I’m a work in progress, there’s no doubt about that.
Some days I’m all zen handling conflict mediation, but sometimes I wig out on my kids when they pull the same nonsense three days in a row. Some weeks I’m in the groove, and then there are times when 9:00pm rolls around and I wonder how I still have six things left on my HIS (Hella-Important-S@#!) list that have to be bumped. Sometimes everything just seems to click…but other times I’m a red hot mess.
Welcome to the human race, right?
Church is one of those areas where I feel like I’m still finding my footing, which is pretty ironic considering I’m about to begin chairing a committee. (If you attend church with me, don’t freak. I’m a little bit nervous, yes, but I can do this.) It’s just that it’s taken me a while to settle into my church home. This has been a long faith journey so far, and I know I still have more growing to do.

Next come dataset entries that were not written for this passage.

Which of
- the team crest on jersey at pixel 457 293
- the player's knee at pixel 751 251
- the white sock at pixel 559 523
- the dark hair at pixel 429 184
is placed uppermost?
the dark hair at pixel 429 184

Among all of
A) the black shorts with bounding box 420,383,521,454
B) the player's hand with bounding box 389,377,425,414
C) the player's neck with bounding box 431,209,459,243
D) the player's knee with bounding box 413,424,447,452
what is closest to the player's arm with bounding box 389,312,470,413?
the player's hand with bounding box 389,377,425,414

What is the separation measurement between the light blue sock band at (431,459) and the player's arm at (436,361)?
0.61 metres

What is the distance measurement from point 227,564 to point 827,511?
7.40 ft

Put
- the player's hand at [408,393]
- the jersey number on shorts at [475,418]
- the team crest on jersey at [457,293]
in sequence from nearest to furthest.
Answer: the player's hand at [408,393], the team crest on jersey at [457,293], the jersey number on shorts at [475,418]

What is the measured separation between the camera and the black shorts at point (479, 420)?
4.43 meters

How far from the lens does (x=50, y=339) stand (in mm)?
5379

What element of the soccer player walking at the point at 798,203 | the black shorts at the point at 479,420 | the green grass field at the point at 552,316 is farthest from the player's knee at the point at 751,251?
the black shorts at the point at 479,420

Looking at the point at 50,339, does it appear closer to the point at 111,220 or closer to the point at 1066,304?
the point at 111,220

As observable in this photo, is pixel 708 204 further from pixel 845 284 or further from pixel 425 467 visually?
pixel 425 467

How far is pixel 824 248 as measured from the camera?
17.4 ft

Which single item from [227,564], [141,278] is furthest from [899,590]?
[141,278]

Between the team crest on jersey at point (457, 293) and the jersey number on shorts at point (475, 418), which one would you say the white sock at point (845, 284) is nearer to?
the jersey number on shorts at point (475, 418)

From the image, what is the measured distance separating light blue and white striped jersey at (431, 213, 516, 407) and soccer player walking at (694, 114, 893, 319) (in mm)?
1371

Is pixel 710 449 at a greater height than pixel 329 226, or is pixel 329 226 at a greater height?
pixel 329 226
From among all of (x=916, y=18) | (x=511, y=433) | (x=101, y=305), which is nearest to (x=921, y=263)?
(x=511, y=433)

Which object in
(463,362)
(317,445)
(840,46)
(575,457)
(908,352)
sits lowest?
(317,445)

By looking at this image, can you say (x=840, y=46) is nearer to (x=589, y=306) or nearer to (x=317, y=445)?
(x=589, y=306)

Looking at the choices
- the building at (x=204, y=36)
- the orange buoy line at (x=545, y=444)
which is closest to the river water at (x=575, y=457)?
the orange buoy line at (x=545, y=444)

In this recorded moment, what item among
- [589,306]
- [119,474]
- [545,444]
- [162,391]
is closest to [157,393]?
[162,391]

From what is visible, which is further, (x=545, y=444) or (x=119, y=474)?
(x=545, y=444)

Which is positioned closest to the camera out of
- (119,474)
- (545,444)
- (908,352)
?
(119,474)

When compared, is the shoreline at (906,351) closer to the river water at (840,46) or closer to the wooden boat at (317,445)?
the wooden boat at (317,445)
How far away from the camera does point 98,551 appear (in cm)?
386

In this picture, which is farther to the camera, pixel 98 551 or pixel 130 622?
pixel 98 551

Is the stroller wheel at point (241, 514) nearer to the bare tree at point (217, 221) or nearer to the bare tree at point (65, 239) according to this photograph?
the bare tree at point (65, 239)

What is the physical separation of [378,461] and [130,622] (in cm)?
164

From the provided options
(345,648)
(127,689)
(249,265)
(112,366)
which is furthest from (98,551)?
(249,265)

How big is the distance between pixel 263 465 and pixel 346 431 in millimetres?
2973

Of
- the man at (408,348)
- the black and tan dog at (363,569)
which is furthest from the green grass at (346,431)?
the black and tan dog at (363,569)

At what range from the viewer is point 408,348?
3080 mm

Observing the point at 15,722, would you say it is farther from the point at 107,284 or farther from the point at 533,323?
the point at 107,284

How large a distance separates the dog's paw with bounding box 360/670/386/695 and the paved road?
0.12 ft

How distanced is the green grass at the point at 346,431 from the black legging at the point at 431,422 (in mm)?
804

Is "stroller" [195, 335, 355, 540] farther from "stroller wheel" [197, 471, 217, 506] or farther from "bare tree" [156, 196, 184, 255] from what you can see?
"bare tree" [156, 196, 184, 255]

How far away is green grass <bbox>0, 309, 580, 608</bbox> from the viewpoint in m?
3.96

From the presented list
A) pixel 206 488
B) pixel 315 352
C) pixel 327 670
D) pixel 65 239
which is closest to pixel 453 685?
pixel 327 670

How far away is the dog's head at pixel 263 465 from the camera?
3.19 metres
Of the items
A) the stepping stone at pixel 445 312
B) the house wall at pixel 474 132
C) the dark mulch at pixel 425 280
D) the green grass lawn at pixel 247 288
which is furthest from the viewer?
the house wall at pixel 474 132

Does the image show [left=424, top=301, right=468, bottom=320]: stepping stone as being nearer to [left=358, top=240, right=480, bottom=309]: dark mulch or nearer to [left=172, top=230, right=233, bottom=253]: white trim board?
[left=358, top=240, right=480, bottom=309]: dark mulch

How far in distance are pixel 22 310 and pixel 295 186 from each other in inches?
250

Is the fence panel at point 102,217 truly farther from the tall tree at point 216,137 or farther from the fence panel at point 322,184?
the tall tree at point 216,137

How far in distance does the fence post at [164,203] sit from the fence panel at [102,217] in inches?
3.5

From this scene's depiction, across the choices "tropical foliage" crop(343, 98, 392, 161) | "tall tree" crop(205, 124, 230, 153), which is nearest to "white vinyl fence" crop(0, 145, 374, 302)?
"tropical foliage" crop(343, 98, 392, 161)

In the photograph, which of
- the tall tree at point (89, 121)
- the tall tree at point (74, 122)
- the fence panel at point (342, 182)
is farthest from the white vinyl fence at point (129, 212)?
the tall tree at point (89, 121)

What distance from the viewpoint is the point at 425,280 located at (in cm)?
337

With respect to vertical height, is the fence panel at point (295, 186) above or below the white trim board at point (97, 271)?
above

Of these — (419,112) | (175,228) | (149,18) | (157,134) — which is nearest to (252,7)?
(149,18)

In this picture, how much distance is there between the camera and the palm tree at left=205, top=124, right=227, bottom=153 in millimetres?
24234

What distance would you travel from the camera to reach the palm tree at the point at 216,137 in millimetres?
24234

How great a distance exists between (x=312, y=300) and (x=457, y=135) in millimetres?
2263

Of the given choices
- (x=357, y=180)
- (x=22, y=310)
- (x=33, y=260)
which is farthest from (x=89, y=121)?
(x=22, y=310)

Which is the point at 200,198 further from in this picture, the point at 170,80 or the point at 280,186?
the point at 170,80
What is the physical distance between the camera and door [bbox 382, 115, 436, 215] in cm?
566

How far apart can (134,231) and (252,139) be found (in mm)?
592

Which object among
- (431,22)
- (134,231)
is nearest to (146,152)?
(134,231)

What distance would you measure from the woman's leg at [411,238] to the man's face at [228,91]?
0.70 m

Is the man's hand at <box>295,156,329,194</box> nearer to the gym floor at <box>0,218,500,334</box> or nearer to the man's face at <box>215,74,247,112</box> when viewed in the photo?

I was raised a Catholic and regularly attended mass for most of my life (minus a bit of a dry spell in college). BrightSide and I belonged to the local Catholic church for a number of years after we moved to North Carolina, until we joined the Methodist church that we attend now. (Yes, I said “the” local Catholic church – it’s not like there’s a plethora of Catholic churches to choose from around here.)
Anyway, we met this group of wonderful people who immediately welcomed us into their worship. BrightSide loves this place, has from the first moment he set foot in it, because it reminds him so much of the church in his hometown. I love the people – how kind they were to our family, how they made us feel right at home – but despite all of that, for the longest time I didn’t feel like I was fully engaged in the worship.
We’d show up as a family every week for Sunday’s service. There’d be incredible music (the choir is wildly talented), a good sermon with a clear message, and space to pray. With kind people in the pews around us, you’d think this would have been everything I needed. But even though I’d often leave the service having learned something new, I realized I didn’t feel…moved.
(I know that sounds a little peevish, like I was expecting visions of angels or lightning bolts from above. It’s not that I assumed this particular church would deliver miracles. I just wasn’t having those “connected to something bigger, God speaking to my heart” sort of moments. And that left me feeling like I was missing something.)
I look back now and know this had nothing to do with the church and everything to do with where I was in my life. In a lot of ways I had checked out, and when you’re not fully engaged with your own life it’s pretty hard to feel in tune with things. Especially when it comes to the spiritual.
I’d been dealing with some difficult family issues for a while. So while I wasn’t shaking an angry fist at God, I do think the strain I was under put up walls. Walls that weren’t easily torn down by a weekly visit to church on Sunday.
When I say I’d checked out, it’s more like I finally realized how much I’d checked out on me. I love my husband, my kids, my dogs, my life…but there was a part of me that kept wondering where I had gone. I was a wife, a mother, a caregiver, a volunteer, and a million other things that keep a family going, but I couldn’t find much evidence of who I was as an individual. That fact slowly ate away at me for a very long time.
I would meet these incredibly spiritual people at church – the kind of people who practically glow with faith – and felt like a fraud. I was going through the motions, getting our family to church, making sure we made it for Sunday School. I volunteered in the kids’ class and joined church committees, thinking “if I get more involved, feel more invested in the church, THEN I’ll experience that relationship with God I see all around me.” But all that did was make me more busy, not more spiritually connected.
It wasn’t until I stopped running that things changed. I started looking for myself again, and when I saw glimpses of that person who’d been gone so long I found ways to bring her back. I carved out time for me, time to pursue my interests and hobbies, guilt-free (or at least with as little guilt as possible).
Once I started nurturing who I was as an individual, that’s when I was able to start opening myself back up to feeling something in church. Instead of exerting all kinds of energy to hold up those walls and keep life in line, I just let go. I sat quietly and listened, looking for things that moved me and finding ways to connect spiritually in those moments.
This hasn’t been an easy process. Those Catholic traditions run deep, leaving a yen for an “if this, then that” approach. This whole concept of developing a strong personal faith that’s not rooted in religious ritual is hard work, but that work yields amazing results. The last few years have brought about real change in my life – not easy change, granted, but absolutely priceless.
I can only wonder where I’ll be in another twenty years.